CLOSE AD ×

Table Setting

Table Setting

The undisputed kings of LA installation architecture are Ball-Nogues, whose otherworldly designs like Maximilian’s Schel at Materials and Applications and Liquid Sky at PS1, have given them a well-deserved cult following.

Their latest piece, Table Cloth, has just been completed at UCLA. Located in the courtyard at the Herb Alpert School of Music’s 1970’s-era Schoenberg Hall, it consists of a 268 finished plywood tables and stools, loosely connected via metal rings and flexible plywood members. The whole installation hangs from a steel beam bolted into one of the building’s topmost lintels. From straight on it looks like faceted drapery, its pieces reacting uniquely as the sun hits them from various angles. From the side it more resembles spiky chain-mail armor.

“They’re engineered to hang on each other; we’ve essentially made a piece of cloth,” explained principal Ben Ball.

Besides enlivening a drab courtyard, the installation will be used as a backdrop for performances by music department students. A plywood stage can be placed over the parts of the piece that touch the ground, and the irregular geometry of the installation helps reduce echo and reverberation. The first performance will take place next Monday, April 26.
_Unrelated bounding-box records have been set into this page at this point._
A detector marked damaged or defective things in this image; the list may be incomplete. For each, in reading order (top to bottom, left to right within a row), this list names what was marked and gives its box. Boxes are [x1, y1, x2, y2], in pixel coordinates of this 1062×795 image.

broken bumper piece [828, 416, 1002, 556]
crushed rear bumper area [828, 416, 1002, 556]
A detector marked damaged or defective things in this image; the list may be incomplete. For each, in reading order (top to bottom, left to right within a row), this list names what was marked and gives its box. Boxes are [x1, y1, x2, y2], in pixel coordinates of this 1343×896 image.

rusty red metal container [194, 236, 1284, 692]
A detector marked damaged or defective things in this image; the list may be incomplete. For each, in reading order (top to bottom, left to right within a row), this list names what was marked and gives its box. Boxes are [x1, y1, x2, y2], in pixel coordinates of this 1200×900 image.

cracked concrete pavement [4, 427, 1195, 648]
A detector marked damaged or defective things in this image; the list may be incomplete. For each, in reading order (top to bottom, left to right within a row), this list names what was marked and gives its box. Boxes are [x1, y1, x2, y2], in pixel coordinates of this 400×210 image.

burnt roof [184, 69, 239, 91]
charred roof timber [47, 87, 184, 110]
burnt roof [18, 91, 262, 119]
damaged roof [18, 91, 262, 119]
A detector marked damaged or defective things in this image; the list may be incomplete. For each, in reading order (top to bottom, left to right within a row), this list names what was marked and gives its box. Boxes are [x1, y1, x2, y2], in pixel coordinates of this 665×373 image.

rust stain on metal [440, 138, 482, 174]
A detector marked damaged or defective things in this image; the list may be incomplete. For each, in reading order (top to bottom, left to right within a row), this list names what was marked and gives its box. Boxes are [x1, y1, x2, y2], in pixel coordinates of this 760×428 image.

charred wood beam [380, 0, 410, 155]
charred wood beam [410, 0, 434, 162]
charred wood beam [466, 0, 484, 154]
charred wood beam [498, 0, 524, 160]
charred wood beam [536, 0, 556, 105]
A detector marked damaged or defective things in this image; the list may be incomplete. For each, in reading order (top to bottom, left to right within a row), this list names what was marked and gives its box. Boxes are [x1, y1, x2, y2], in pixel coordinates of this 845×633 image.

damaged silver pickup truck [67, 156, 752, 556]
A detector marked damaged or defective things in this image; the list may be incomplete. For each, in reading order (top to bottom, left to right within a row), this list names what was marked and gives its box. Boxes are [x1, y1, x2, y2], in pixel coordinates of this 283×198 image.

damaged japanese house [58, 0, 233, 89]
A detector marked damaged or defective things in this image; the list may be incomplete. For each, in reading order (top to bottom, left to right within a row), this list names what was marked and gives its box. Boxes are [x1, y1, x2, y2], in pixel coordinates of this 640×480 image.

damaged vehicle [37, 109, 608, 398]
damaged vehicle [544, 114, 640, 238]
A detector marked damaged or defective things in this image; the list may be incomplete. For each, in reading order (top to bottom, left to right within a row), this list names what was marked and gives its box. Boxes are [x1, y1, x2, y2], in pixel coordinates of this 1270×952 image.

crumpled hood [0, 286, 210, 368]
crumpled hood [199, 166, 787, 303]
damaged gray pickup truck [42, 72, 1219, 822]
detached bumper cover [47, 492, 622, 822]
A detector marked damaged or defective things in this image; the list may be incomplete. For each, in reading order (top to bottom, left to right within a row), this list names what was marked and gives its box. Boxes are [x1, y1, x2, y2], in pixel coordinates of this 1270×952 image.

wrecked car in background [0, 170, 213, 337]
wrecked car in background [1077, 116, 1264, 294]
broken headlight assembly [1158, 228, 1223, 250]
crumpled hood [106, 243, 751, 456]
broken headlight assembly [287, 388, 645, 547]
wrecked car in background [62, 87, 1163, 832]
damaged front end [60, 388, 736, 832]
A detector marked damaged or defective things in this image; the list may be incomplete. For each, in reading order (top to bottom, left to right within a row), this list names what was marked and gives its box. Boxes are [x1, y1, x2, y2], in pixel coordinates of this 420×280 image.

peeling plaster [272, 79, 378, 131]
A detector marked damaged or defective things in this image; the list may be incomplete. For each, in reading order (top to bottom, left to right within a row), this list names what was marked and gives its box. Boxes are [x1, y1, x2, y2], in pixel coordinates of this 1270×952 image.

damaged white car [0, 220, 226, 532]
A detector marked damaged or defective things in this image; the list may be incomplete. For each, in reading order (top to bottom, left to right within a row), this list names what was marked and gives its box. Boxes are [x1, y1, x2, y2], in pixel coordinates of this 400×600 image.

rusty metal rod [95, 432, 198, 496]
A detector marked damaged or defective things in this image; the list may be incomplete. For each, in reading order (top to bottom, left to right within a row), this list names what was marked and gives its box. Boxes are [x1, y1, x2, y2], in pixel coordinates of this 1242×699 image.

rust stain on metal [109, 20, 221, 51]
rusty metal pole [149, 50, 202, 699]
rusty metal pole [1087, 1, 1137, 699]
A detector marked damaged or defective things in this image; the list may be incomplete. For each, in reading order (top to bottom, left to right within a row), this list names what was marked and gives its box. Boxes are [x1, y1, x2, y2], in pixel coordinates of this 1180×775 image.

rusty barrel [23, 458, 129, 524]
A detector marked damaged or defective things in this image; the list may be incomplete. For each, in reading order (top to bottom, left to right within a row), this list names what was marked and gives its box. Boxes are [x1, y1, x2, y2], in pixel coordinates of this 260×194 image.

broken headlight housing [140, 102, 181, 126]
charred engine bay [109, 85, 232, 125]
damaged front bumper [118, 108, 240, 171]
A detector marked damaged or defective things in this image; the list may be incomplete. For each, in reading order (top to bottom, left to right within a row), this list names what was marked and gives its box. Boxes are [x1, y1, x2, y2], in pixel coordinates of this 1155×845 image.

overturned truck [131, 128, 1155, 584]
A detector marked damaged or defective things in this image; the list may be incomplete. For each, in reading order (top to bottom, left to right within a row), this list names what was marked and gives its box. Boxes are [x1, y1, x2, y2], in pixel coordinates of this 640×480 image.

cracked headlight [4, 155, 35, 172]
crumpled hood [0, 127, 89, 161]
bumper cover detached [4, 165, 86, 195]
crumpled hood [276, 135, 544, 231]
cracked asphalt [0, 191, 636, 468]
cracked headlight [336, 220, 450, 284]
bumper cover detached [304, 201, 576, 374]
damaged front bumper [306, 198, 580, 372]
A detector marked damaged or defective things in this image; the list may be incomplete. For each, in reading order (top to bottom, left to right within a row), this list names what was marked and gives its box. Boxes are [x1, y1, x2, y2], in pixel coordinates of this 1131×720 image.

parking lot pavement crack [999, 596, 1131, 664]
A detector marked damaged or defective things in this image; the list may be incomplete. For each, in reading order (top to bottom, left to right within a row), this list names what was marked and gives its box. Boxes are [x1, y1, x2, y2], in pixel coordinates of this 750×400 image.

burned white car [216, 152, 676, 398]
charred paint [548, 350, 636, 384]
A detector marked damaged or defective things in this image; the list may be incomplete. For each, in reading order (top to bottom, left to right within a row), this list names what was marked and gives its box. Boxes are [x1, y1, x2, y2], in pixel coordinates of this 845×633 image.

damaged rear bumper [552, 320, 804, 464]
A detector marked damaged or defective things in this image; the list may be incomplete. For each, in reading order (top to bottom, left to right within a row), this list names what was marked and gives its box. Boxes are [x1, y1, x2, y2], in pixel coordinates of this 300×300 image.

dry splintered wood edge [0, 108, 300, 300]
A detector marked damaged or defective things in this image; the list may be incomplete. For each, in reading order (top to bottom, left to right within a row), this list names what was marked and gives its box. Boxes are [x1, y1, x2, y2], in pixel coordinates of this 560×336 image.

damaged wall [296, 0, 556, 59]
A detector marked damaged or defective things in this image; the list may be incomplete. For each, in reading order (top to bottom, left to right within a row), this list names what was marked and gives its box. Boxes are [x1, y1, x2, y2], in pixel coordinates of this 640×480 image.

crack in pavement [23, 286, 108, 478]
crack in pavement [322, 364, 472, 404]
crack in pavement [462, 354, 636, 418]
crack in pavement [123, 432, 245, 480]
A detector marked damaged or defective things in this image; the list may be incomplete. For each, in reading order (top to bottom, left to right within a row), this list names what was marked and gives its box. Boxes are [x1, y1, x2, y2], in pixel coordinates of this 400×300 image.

The project’s premise was developed in a class taught by Ball and his partner Gaston Nogues at UCLA’s department of Architecture and Urban Design. Input also came from students at the music school. The irregularly-shaped three-legged tables and stools were formed on a CNC router; each one is shaped differently, explained Ball. “We wanted to make furniture that was appropriate for the [late-modern] era of the building,” he explained.

Perhaps the most innovative feature is what will happen to the piece after it’s taken down at the end of the summer. The tables and stools will be reused by UCLA students and departments. “We thought, how can you build another life out of materials instead of just recycling them?” Ball said. This, he added, is a challenge to other designers to rethink both installation and green architecture. “Something doesn’t have to become less valuable when you take it apart," Ball said.

The project was funded by grants from the Graham Foundation For Advanced Studies and the UCLA Arts Initiative. Buro Happold provided engineering pro bono. Table Cloth has already begun to shock music students, who invariably perform a double-take when they enter the brick courtyard. Then they usually ask where the sign-up sheet to perform is.